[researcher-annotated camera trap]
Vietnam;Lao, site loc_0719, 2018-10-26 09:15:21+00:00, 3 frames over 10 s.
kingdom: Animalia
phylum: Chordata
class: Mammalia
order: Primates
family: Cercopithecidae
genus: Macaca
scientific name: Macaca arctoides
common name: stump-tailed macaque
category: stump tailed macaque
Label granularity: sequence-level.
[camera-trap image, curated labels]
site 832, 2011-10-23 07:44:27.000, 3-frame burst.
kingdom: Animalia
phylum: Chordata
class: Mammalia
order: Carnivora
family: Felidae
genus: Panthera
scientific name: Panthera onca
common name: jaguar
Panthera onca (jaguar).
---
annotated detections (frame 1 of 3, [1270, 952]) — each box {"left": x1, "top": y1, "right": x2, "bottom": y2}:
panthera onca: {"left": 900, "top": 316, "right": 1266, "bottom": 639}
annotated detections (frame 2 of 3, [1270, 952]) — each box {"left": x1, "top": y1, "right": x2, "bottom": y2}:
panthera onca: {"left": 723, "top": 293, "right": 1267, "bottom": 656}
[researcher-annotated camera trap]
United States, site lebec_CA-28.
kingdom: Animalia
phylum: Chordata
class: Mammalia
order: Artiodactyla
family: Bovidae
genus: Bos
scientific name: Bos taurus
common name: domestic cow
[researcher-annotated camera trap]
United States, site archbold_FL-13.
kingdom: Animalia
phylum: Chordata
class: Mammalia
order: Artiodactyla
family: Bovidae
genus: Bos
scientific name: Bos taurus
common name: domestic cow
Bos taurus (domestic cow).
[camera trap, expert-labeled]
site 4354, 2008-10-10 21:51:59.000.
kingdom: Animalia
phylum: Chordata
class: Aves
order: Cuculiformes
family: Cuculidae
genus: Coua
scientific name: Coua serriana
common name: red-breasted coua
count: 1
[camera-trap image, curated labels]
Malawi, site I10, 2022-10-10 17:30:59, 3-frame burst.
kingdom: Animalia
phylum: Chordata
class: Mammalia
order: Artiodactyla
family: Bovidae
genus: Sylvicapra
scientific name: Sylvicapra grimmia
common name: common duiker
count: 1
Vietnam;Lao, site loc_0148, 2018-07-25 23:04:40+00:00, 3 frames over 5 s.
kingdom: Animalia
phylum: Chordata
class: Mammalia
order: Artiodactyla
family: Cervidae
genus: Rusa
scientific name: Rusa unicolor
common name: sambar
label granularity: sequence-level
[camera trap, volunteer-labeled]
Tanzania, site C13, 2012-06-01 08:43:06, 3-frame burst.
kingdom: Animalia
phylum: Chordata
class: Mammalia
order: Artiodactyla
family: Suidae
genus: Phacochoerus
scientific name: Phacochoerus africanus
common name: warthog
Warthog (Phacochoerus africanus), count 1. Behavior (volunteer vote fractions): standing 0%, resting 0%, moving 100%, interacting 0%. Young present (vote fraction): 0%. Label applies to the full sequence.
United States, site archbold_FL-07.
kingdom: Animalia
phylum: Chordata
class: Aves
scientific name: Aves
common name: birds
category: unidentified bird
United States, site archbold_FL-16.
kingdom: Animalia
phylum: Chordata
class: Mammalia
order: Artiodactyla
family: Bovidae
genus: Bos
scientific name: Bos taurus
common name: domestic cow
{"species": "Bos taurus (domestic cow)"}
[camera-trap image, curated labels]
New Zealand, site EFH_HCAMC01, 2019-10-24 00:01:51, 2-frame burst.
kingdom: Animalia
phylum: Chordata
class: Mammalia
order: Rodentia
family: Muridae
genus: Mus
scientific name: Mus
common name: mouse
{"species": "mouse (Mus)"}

:::

#### [WHAT THE TASK REQUIRES]
The whole listing is needed again, word for word.

#### [RESULT FOR THIS EXERCISE]
[researcher-annotated camera trap]
Vietnam;Lao, site loc_0719, 2018-10-26 09:15:21+00:00, 3 frames over 10 s.
kingdom: Animalia
phylum: Chordata
class: Mammalia
order: Primates
family: Cercopithecidae
genus: Macaca
scientific name: Macaca arctoides
common name: stump-tailed macaque
category: stump tailed macaque
Label granularity: sequence-level.
[camera-trap image, curated labels]
site 832, 2011-10-23 07:44:27.000, 3-frame burst.
kingdom: Animalia
phylum: Chordata
class: Mammalia
order: Carnivora
family: Felidae
genus: Panthera
scientific name: Panthera onca
common name: jaguar
Panthera onca (jaguar).
---
annotated detections (frame 1 of 3, [1270, 952]) — each box {"left": x1, "top": y1, "right": x2, "bottom": y2}:
panthera onca: {"left": 900, "top": 316, "right": 1266, "bottom": 639}
annotated detections (frame 2 of 3, [1270, 952]) — each box {"left": x1, "top": y1, "right": x2, "bottom": y2}:
panthera onca: {"left": 723, "top": 293, "right": 1267, "bottom": 656}
[researcher-annotated camera trap]
United States, site lebec_CA-28.
kingdom: Animalia
phylum: Chordata
class: Mammalia
order: Artiodactyla
family: Bovidae
genus: Bos
scientific name: Bos taurus
common name: domestic cow
[researcher-annotated camera trap]
United States, site archbold_FL-13.
kingdom: Animalia
phylum: Chordata
class: Mammalia
order: Artiodactyla
family: Bovidae
genus: Bos
scientific name: Bos taurus
common name: domestic cow
Bos taurus (domestic cow).
[camera trap, expert-labeled]
site 4354, 2008-10-10 21:51:59.000.
kingdom: Animalia
phylum: Chordata
class: Aves
order: Cuculiformes
family: Cuculidae
genus: Coua
scientific name: Coua serriana
common name: red-breasted coua
count: 1
[camera-trap image, curated labels]
Malawi, site I10, 2022-10-10 17:30:59, 3-frame burst.
kingdom: Animalia
phylum: Chordata
class: Mammalia
order: Artiodactyla
family: Bovidae
genus: Sylvicapra
scientific name: Sylvicapra grimmia
common name: common duiker
count: 1
Vietnam;Lao, site loc_0148, 2018-07-25 23:04:40+00:00, 3 frames over 5 s.
kingdom: Animalia
phylum: Chordata
class: Mammalia
order: Artiodactyla
family: Cervidae
genus: Rusa
scientific name: Rusa unicolor
common name: sambar
label granularity: sequence-level
[camera trap, volunteer-labeled]
Tanzania, site C13, 2012-06-01 08:43:06, 3-frame burst.
kingdom: Animalia
phylum: Chordata
class: Mammalia
order: Artiodactyla
family: Suidae
genus: Phacochoerus
scientific name: Phacochoerus africanus
common name: warthog
Warthog (Phacochoerus africanus), count 1. Behavior (volunteer vote fractions): standing 0%, resting 0%, moving 100%, interacting 0%. Young present (vote fraction): 0%. Label applies to the full sequence.
United States, site archbold_FL-07.
kingdom: Animalia
phylum: Chordata
class: Aves
scientific name: Aves
common name: birds
category: unidentified bird
United States, site archbold_FL-16.
kingdom: Animalia
phylum: Chordata
class: Mammalia
order: Artiodactyla
family: Bovidae
genus: Bos
scientific name: Bos taurus
common name: domestic cow
{"species": "Bos taurus (domestic cow)"}
[camera-trap image, curated labels]
New Zealand, site EFH_HCAMC01, 2019-10-24 00:01:51, 2-frame burst.
kingdom: Animalia
phylum: Chordata
class: Mammalia
order: Rodentia
family: Muridae
genus: Mus
scientific name: Mus
common name: mouse
{"species": "mouse (Mus)"}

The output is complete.